**WORK INSTRUCTIONS:** Beginning with the line where "When you look" appears, repeat every remaining line of the entries exactly, the last line included.
═════ SUPPLIED DATA ═════
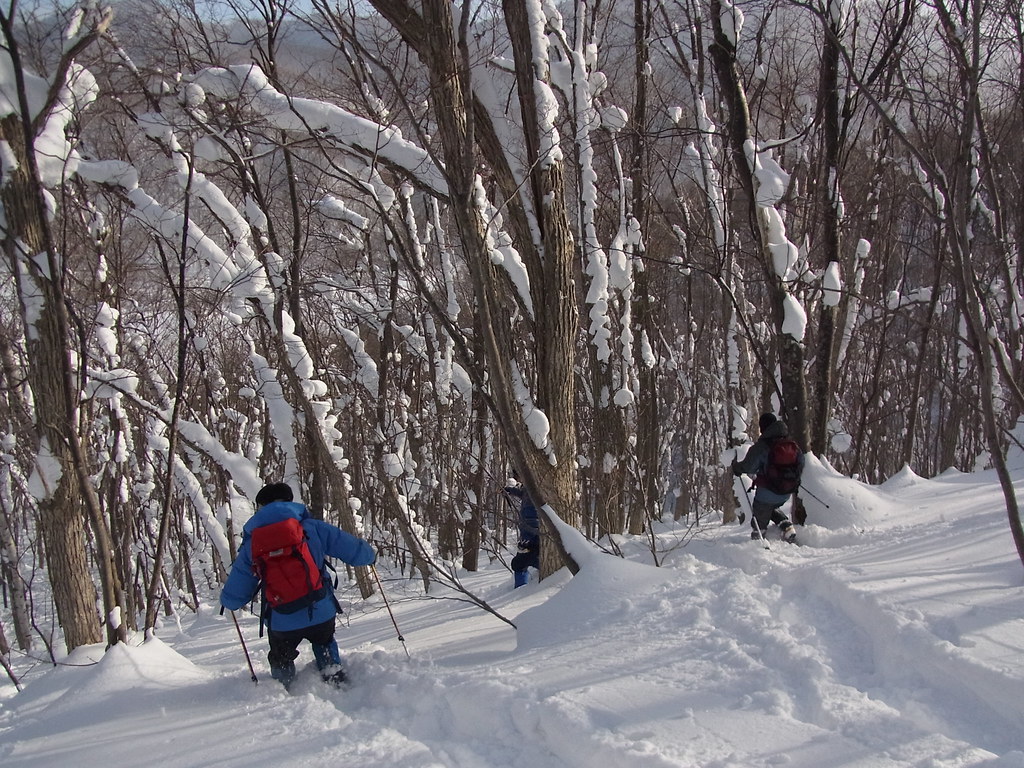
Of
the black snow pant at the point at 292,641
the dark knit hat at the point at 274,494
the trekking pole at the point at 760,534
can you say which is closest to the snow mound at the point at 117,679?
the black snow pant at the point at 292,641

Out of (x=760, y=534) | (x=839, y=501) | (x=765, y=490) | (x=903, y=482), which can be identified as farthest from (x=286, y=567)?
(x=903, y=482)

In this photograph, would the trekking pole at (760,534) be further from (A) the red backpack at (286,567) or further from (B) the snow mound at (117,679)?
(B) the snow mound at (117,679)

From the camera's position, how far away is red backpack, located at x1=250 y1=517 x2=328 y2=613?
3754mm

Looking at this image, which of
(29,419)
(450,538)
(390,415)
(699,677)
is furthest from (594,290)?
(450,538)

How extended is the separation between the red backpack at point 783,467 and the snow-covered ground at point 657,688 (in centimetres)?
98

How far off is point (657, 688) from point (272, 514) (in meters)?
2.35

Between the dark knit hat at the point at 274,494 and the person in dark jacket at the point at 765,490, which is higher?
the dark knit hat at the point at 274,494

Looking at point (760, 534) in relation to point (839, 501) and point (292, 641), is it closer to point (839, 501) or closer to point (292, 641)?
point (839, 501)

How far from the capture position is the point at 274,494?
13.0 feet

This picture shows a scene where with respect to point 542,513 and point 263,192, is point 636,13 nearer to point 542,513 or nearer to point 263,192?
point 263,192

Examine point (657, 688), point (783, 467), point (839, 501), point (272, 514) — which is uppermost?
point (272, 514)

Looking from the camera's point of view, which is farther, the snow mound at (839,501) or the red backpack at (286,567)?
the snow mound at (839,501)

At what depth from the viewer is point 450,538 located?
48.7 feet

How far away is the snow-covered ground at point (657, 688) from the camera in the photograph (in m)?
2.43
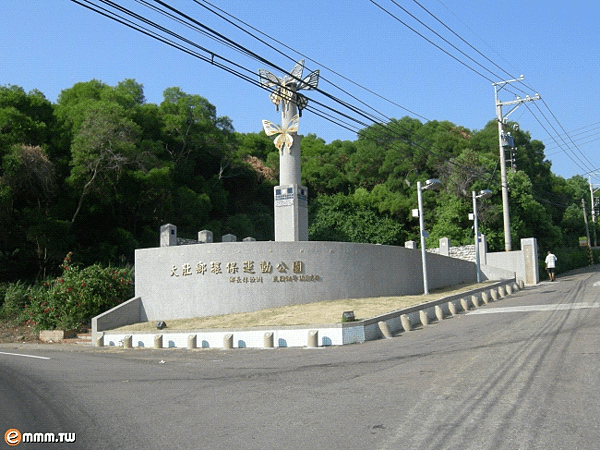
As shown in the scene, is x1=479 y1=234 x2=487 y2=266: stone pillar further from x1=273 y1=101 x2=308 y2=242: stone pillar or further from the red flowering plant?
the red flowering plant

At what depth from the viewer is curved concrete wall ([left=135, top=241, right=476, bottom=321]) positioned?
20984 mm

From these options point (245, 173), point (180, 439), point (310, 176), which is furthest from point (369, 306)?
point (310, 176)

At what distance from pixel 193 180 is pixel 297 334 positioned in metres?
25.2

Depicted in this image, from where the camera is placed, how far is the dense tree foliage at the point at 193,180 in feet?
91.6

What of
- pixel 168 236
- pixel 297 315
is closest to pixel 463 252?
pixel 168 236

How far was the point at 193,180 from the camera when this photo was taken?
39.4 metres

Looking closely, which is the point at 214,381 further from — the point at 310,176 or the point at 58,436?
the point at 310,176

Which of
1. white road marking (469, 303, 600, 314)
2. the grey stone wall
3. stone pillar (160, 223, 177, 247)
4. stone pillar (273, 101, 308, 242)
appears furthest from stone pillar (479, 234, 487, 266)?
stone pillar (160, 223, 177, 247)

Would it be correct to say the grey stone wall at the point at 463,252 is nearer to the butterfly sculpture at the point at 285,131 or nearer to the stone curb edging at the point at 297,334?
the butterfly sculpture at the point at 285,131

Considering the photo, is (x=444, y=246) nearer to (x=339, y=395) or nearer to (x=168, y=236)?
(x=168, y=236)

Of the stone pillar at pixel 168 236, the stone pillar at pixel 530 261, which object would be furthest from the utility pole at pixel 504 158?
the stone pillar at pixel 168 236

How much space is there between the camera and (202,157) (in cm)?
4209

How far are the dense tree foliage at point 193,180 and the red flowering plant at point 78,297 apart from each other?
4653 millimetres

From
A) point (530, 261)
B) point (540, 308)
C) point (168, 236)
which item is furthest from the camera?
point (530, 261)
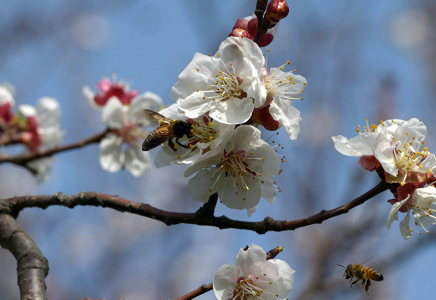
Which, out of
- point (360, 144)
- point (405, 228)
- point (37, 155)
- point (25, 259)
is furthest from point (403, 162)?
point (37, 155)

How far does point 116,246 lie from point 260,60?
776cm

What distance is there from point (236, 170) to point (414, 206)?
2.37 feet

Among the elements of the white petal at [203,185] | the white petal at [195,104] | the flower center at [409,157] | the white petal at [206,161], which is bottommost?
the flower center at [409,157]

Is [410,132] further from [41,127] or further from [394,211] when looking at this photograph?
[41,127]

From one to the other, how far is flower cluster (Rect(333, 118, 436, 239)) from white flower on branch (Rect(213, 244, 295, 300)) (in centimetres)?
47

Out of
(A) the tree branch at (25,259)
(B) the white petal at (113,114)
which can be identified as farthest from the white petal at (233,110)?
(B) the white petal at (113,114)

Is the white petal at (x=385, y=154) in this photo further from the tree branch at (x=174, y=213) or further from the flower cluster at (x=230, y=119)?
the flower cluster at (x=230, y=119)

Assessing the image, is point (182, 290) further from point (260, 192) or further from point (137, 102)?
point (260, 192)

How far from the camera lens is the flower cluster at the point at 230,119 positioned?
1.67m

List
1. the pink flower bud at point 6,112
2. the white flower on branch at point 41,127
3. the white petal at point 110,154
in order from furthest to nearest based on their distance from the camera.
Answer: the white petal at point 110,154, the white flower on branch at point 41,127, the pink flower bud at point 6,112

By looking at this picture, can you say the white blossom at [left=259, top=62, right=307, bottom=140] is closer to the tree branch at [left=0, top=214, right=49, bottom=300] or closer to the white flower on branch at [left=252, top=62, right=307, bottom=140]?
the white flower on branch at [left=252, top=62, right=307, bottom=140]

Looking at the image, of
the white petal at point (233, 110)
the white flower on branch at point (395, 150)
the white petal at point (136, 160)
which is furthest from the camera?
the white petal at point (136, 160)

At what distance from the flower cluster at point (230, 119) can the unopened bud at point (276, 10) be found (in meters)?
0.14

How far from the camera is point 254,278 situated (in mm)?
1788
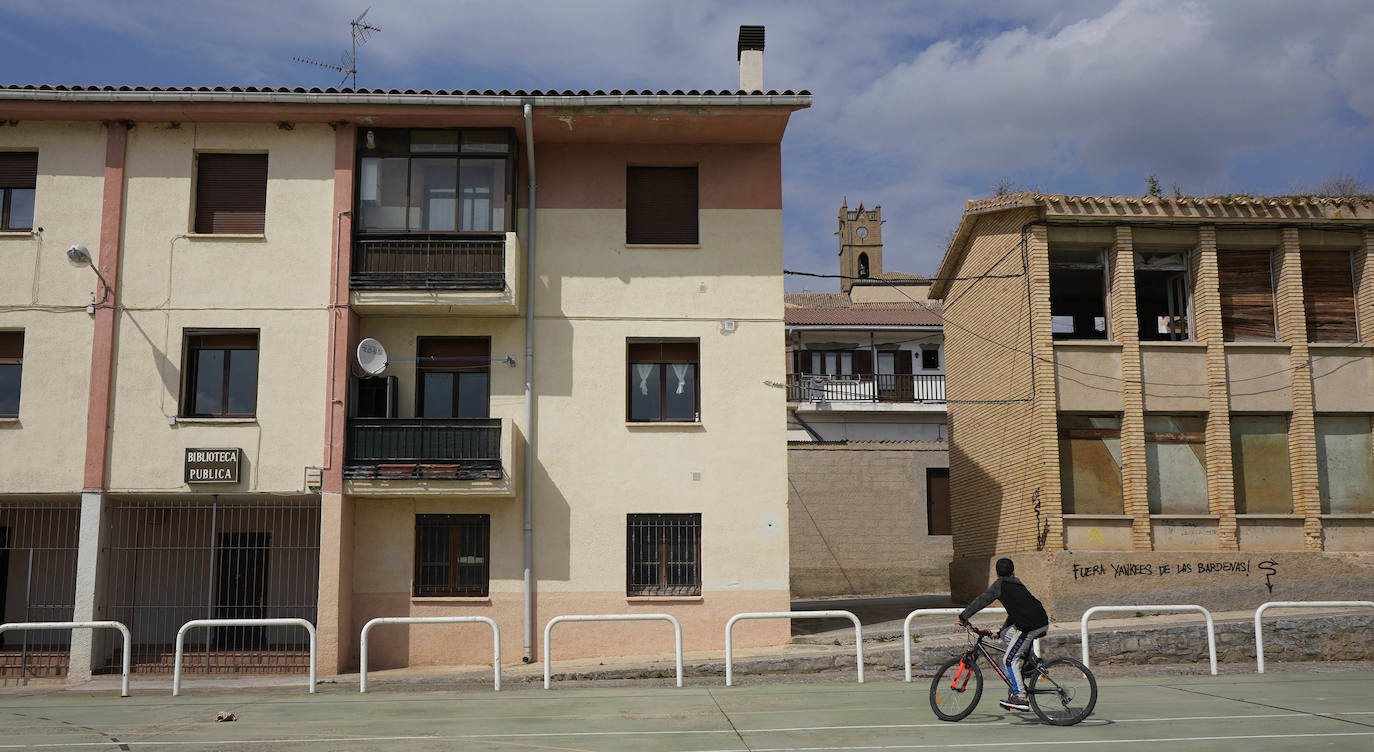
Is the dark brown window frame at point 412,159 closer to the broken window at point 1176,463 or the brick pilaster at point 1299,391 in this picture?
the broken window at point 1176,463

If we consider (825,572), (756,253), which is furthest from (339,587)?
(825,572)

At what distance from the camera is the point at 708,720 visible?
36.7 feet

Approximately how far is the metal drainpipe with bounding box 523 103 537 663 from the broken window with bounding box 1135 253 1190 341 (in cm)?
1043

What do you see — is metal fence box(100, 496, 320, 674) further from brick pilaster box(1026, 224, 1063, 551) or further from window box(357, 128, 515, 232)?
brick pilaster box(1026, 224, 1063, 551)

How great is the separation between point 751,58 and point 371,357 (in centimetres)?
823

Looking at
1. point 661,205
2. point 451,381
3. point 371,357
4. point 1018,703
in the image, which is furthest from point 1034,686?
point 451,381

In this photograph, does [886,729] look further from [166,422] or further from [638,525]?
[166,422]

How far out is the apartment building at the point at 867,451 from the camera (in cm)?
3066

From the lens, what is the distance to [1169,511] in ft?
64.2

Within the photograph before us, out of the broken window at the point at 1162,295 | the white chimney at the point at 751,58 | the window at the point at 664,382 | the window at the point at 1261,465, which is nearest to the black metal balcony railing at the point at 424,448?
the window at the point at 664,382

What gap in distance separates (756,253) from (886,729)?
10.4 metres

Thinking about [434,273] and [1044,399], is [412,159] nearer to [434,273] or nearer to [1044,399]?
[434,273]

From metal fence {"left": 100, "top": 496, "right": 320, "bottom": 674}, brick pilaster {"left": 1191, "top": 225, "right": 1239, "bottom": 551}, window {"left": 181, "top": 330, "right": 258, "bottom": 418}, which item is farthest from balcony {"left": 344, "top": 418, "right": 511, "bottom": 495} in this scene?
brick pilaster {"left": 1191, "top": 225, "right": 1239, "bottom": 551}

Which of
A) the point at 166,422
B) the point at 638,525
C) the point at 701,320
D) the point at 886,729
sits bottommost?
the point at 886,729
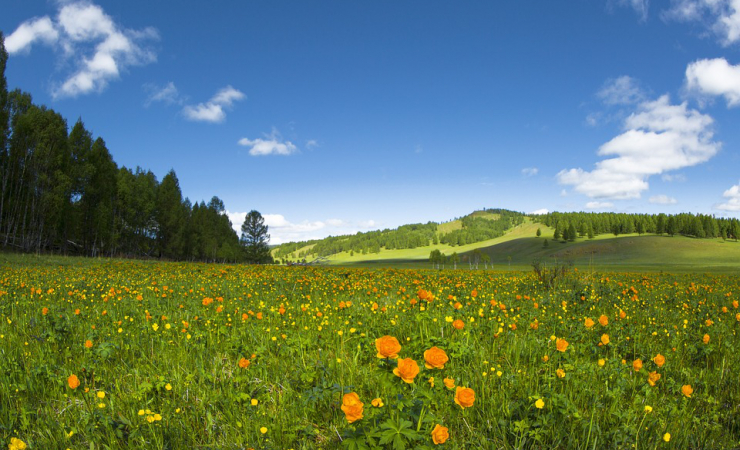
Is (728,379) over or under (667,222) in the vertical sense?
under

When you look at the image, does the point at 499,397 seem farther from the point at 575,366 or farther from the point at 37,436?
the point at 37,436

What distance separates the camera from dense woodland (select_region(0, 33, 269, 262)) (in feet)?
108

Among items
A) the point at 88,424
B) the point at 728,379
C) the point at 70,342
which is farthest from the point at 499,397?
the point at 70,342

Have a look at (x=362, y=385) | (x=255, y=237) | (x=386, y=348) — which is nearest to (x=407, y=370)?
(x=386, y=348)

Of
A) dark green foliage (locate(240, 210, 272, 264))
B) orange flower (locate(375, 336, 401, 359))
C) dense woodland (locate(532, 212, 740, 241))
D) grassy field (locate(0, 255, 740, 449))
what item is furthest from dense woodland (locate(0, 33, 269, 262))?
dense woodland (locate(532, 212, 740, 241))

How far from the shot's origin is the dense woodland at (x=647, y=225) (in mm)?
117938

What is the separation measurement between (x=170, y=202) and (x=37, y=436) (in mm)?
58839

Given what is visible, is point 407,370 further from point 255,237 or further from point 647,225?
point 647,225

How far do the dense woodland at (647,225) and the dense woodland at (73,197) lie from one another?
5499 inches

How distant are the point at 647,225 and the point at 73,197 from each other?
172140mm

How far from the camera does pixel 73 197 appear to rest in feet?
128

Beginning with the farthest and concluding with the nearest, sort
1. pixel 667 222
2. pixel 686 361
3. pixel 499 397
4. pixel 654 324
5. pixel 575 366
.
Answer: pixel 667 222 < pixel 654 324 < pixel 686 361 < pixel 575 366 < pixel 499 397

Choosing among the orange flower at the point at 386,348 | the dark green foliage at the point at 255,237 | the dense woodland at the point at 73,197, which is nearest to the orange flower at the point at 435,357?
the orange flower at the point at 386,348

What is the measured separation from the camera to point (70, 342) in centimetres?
═════
**RESPONSE TO THIS EXERCISE:**
When you look at the image, does the point at 499,397 seem farther from the point at 575,366 or farther from the point at 37,436?
the point at 37,436

What distance separates the camera from dense woodland (select_region(0, 33, 269, 262)) (in feet)?
108

Among items
A) the point at 88,424
B) the point at 728,379
C) the point at 70,342
which is farthest from the point at 499,397?
the point at 70,342

Have a look at (x=362, y=385) | (x=255, y=237) | (x=386, y=348) — which is nearest to (x=407, y=370)?
(x=386, y=348)

Of
A) dark green foliage (locate(240, 210, 272, 264))
B) orange flower (locate(375, 336, 401, 359))
C) dense woodland (locate(532, 212, 740, 241))
D) grassy field (locate(0, 255, 740, 449))
what item is furthest from dense woodland (locate(0, 33, 269, 262))?
dense woodland (locate(532, 212, 740, 241))

How far from the shot's origin is the dense woodland at (x=647, y=225) (in mm)?
117938

What is the separation measurement between (x=170, y=202) and (x=37, y=436) (in mm)?
58839

Given what is visible, is point 407,370 further from point 255,237 or further from point 647,225?
point 647,225

How far do the dense woodland at (647,225) and the dense woodland at (73,197) lie from one another?
5499 inches

How distant are the point at 647,225 and the point at 73,197 from each other?
172140mm

How far from the camera does pixel 73 197 appear to rest in feet?
128

Beginning with the farthest and concluding with the nearest, sort
1. pixel 667 222
2. pixel 686 361
3. pixel 499 397
4. pixel 654 324
5. pixel 575 366
.
Answer: pixel 667 222 < pixel 654 324 < pixel 686 361 < pixel 575 366 < pixel 499 397

Choosing among the orange flower at the point at 386,348 | the dark green foliage at the point at 255,237 | the dense woodland at the point at 73,197, which is nearest to the orange flower at the point at 435,357?
the orange flower at the point at 386,348

What is the measured separation from the camera to point (70, 342) in centimetres?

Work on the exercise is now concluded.